(Excerpted text begins)
Any provision of this Guaranty which is prohibited or unenforceable in any
jurisdiction shall, as to such jurisdiction, be ineffective to the extent of
such prohibition or unenforceability without invalidating the remainder of such
provision or the remaining provisions of this Guaranty, and any such prohibition
or unenforceability in any jurisdiction shall not invalidate or render
unenforceable such provision in any other jurisdiction.
(g) It is understood that while the amount of the Guaranty
Indebtedness is not limited, if, in any action or proceeding involving any state
or federal bankruptcy, insolvency or other law affecting the rights of creditors
generally, this Guaranty would be held or determined to be void, invalid or
unenforceable on account of the amount of the aggregate liability under this
Guaranty, then, notwithstanding any other provision of this Guaranty to the
contrary, the aggregate amount of such liability shall, without any further
action of any Guarantor, Lenders, Agent or any other Person, be automatically
limited and reduced to the highest amount which is valid and enforceable as
determined in such action or proceeding.
(h) This Guaranty sets forth the entire understanding and agreement
of each Guarantor and Agent with respect to the subject matter hereof and
supersedes all other understandings, oral or written, with respect to the
subject matter hereof.
(i) Each Guarantor agrees to pay all costs, fees and expenses
(including reasonable attorneys' fees) incurred by Agent or Lenders after a
default by such Guarantor under this Guaranty.
(Excerpted text ends)
(Given information begins)
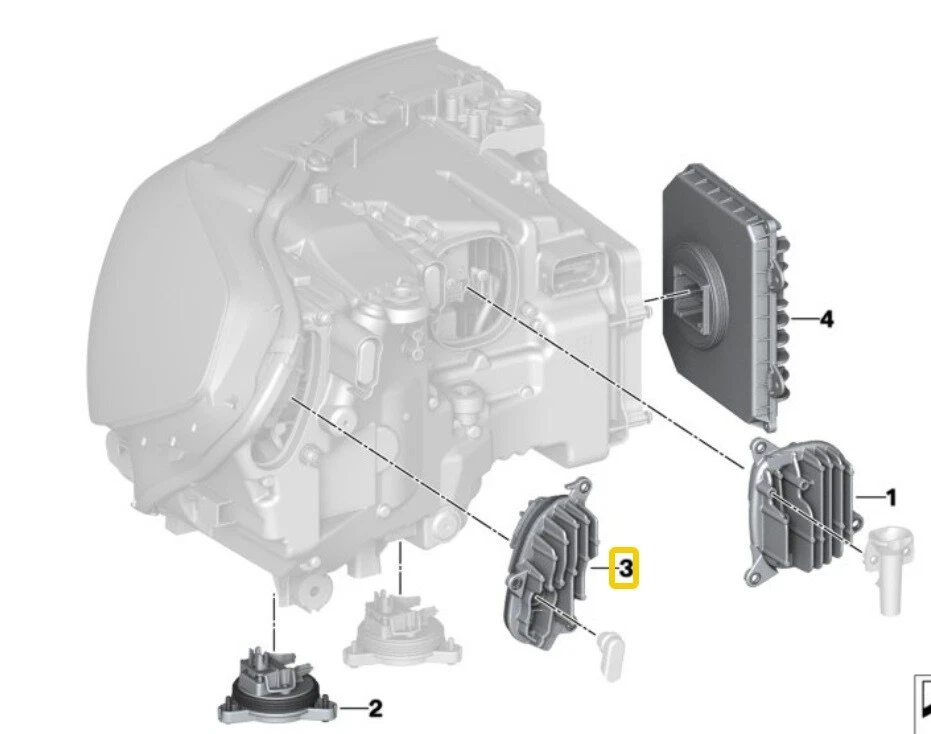 4
1
3
2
(Given information ends)
Questions to answer:
A) In the guaranty excerpt, what is the aggregate liability automatically limited and reduced to if the Guaranty would be held void, invalid or unenforceable on account of its amount?
B) Reproduce the part of the guaranty excerpt that opens with the words containing "(h) This Guaranty" and closes with "subject matter hereof.", swapping "supersedes" for "replaces".

Answers to the tasks:
A) The highest amount which is valid and enforceable as determined in such action or proceeding.

B)
(h) This Guaranty sets forth the entire understanding and agreement
of each Guarantor and Agent with respect to the subject matter hereof and
replaces all other understandings, oral or written, with respect to the
subject matter hereof.